Continue the pull request description about adding a conditional workspace checkout to the detection job, starting after its last line.

**TEXT PROVIDED**
________________________

Skip to content

feat: Add conditional workspace checkout to detection job for patch context #23191

@davidslater

Description

@davidslater

Background

The Detection Job runs as a separate GitHub Actions job after the Agent job completes. Its purpose is to analyze what the agent was asked to do, what it declared it did, and what it actually changed in code. Currently, it operates only on three artifact files downloaded from the agent job:

File What it represents
prompt.txt What the agent was asked to do
agent_output.json What the agent declared it did (structured actions)
aw-*.patch What the agent actually changed in code (present if changes were made)

The detection job runs on a fresh runner with no repository checkout. This means when a patch is present, the detection engine sees code changes entirely without context — it cannot see the surrounding codebase, existing patterns, imported modules, project structure, or how the changed code fits into the larger system.

Problem

When a patch is provided (has_patch == 'true'), the detection engine must judge whether changes are malicious — e.g. suspicious web service calls, backdoors, encoded strings, or newly introduced dependencies — but it has no access to:

  • The surrounding source files that the patch modifies
  • Existing code patterns (to distinguish novel vs. already-established patterns)
  • Project dependency manifests (go.mod, package.json, requirements.txt, etc.) that would clarify whether a new import is a known trusted package
  • The repository directory structure that would reveal project type and conventions

This creates a significant gap: a dependency addition might look suspicious in isolation but be completely legitimate given the project's established patterns. Conversely, a patch that appears benign without codebase context could be obviously malicious when the surrounding code is visible.

Current State (ground truth from main)

________________________

**INPUT DATA**
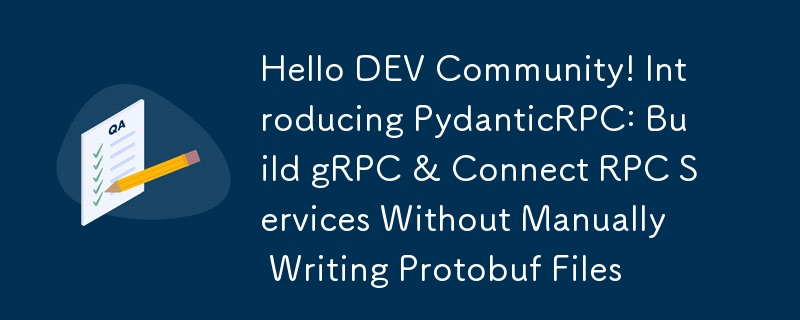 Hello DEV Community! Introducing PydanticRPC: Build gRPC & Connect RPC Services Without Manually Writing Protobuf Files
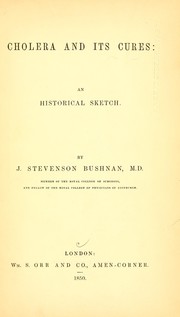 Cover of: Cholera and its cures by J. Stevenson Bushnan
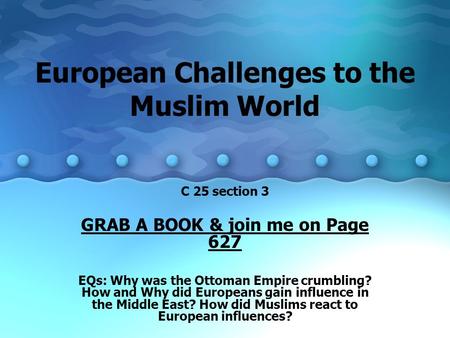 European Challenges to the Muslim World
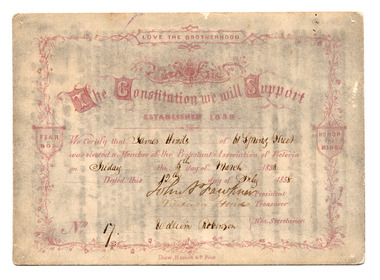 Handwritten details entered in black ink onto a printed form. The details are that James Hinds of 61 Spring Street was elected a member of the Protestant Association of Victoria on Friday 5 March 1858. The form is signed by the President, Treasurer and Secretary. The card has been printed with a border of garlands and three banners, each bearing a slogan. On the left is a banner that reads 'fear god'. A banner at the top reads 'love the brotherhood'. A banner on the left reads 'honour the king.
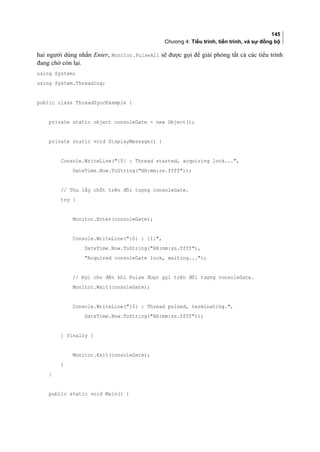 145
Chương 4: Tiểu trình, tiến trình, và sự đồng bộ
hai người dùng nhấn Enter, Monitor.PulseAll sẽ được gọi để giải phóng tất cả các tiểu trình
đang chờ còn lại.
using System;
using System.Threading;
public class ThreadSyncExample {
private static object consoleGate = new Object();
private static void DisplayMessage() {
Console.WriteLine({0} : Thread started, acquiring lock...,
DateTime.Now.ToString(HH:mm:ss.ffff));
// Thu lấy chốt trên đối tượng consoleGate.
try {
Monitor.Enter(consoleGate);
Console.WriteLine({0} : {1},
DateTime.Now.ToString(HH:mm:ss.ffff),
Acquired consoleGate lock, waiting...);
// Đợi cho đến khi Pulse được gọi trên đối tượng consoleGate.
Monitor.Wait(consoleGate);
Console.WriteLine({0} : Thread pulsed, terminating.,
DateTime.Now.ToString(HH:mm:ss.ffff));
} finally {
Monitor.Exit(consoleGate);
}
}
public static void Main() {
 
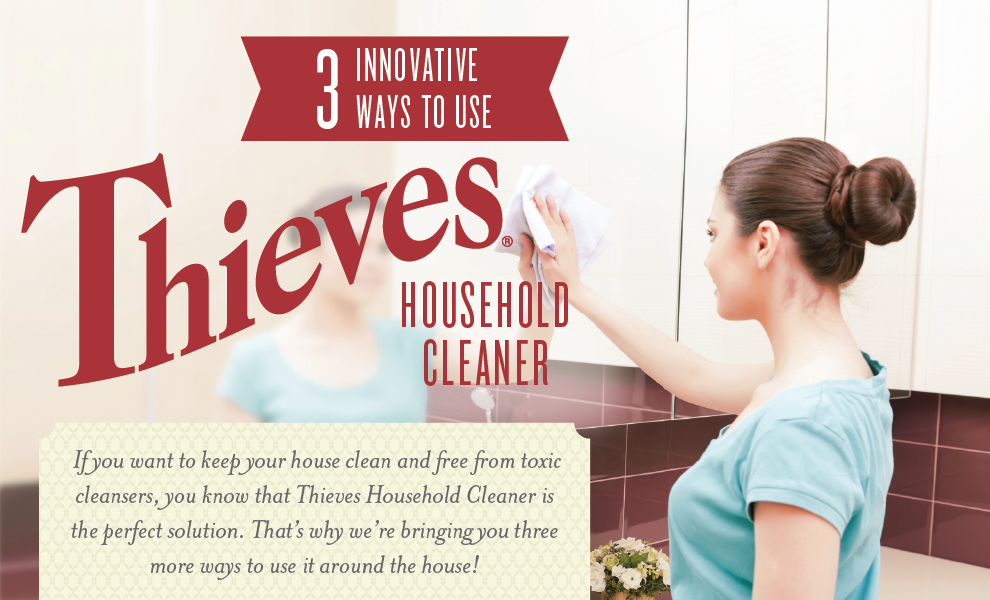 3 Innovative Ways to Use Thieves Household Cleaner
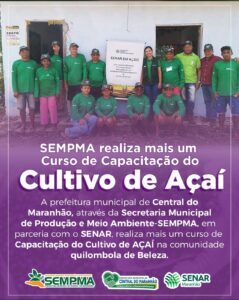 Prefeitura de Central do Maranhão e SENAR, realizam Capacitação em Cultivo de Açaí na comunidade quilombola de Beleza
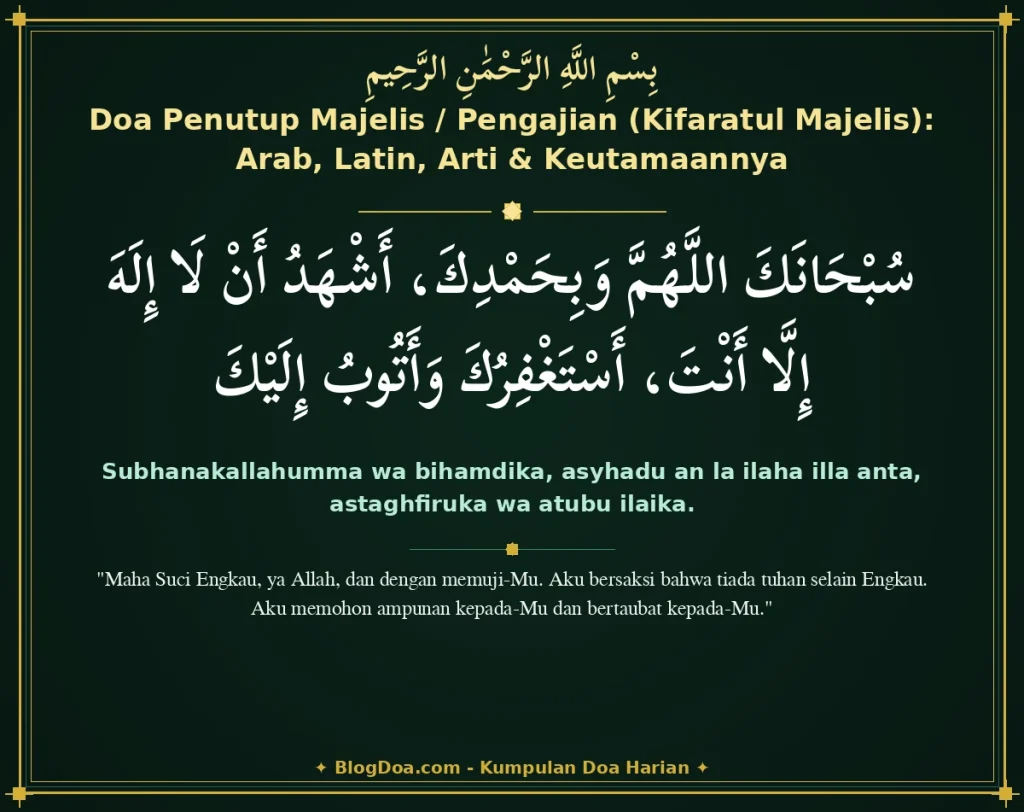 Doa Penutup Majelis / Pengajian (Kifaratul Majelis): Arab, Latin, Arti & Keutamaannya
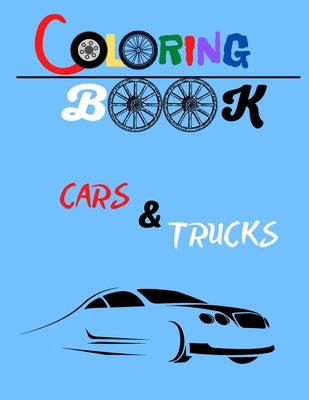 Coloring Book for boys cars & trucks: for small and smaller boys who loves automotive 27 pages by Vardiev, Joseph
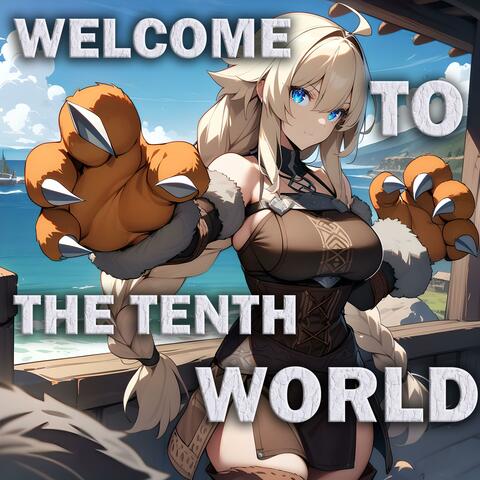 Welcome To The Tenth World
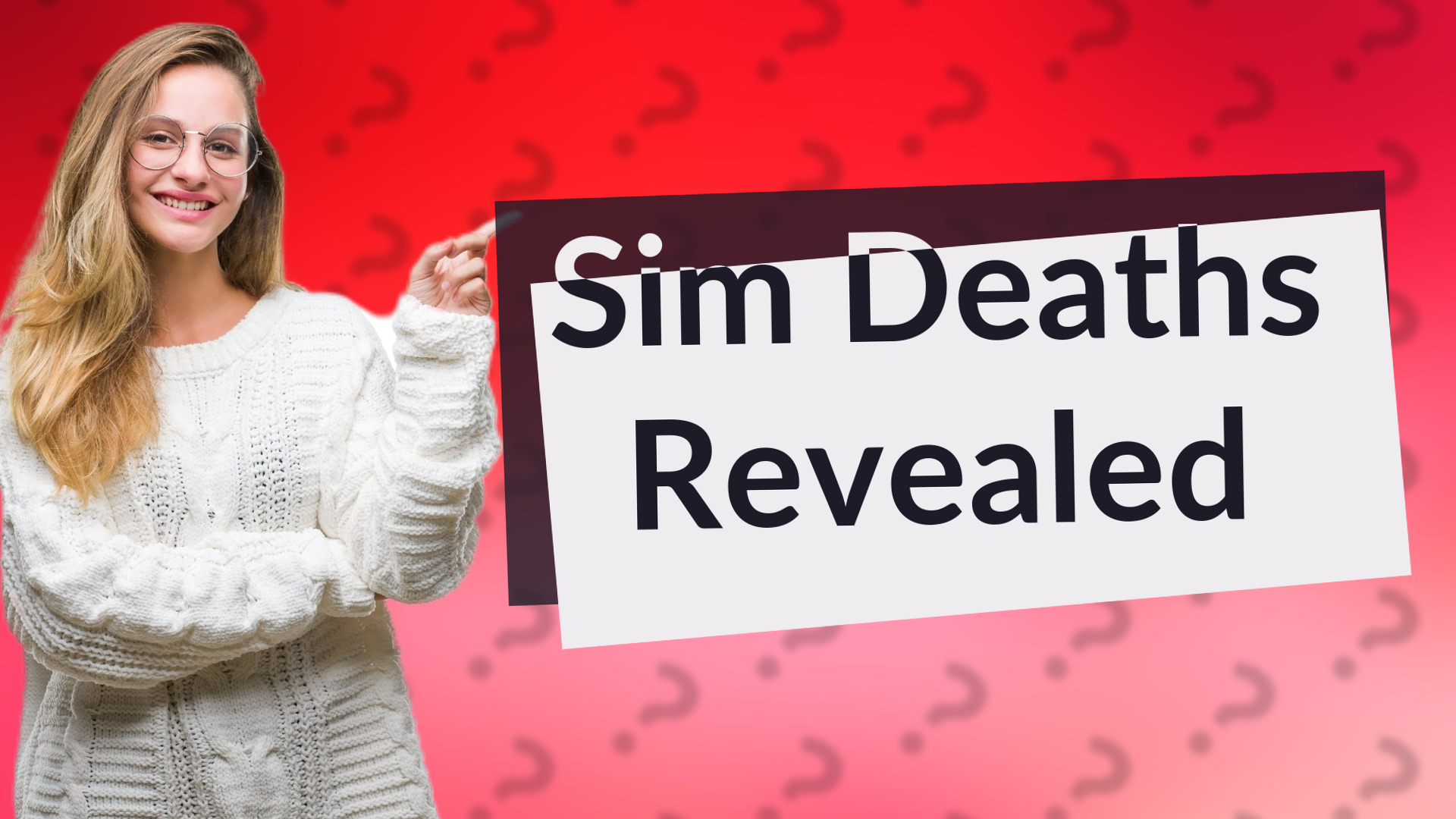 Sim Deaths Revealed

________________________

**EXERCISE RESPONSE**
Detection job generation: pkg/workflow/threat_detection.go

buildDetectionJob() (lines 559–636) constructs the detection job. It:

  1. Optionally adds generateCheckoutActionsFolder() (dev/script mode only — this checks out only actions/ from github/gh-aw, not the target repository)
  2. Downloads the agent output artifact via buildAgentOutputDownloadSteps()
  3. Builds all threat detection steps via buildDetectionJobSteps()

There is no step that checks out the target repository workspace.

Detection job YAML (from archie.lock.yml)

detection:
  needs: agent
  if: always() && needs.agent.result != 'skipped'
  runs-on: ubuntu-latest
  permissions:
    contents: read
  steps:
    - name: Checkout actions folder        # ← only in dev/script mode; checks out gh-aw's actions/, NOT the target repo
      uses: actions/checkout@de0fac2e4500dabe0009e67214ff5f5447ce83dd # v6.0.2
      with:
        repository: github/gh-aw
        sparse-checkout: |
          actions
        persist-credentials: false
    - name: Setup Scripts
      uses: ./actions/setup
    - name: Download agent output artifact  # ← artifact contains prompt.txt, agent_output.json, aw-*.patch
      id: download-agent-output
      continue-on-error: true
      uses: actions/download-artifact@...
      with:
        name: agent
        path: /tmp/gh-aw/
    # ... then threat detection steps
    - name: Check if detection needed
      id: detection_guard
      if: always()
      env:
        OUTPUT_TYPES: ${{ needs.agent.outputs.output_types }}
        HAS_PATCH: ${{ needs.agent.outputs.has_patch }}        # ← has_patch is already available!
      run: |
        if [[ -n "$OUTPUT_TYPES" || "$HAS_PATCH" == "true" ]]; then
          echo "run_detection=true" >> "$GITHUB_OUTPUT"
        fi
    - name: Prepare threat detection files
      if: always() && steps.detection_guard.outputs.run_detection == 'true'
      run: |
        cp /tmp/gh-aw/aw-prompts/prompt.txt /tmp/gh-aw/threat-detection/aw-prompts/prompt.txt
        cp /tmp/gh-aw/agent_output.json /tmp/gh-aw/threat-detection/agent_output.json
        for f in /tmp/gh-aw/aw-*.patch; do
          [ -f "$f" ] && cp "$f" /tmp/gh-aw/threat-detection/
        done

has_patch output

Already defined in pkg/workflow/compiler_main_job.go:

outputs["has_patch"] = "${{ steps.collect_output.outputs.has_patch }}"

And already referenced in the detection guard step env:

"          HAS_PATCH: ${{ needs.agent.outputs.has_patch }}\n",

So needs.agent.outputs.has_patch is already wired through; we just need to act on it.

Workspace checkout infrastructure

pkg/workflow/checkout_manager.go already contains GenerateDefaultCheckoutStep() (line 403), which generates a full actions/checkout step with persist-credentials: false, supports sparse checkout, ref overrides, token overrides, etc. The detection job can reuse this infrastructure.

Threat detection prompt template (actions/setup/md/threat_detection.md)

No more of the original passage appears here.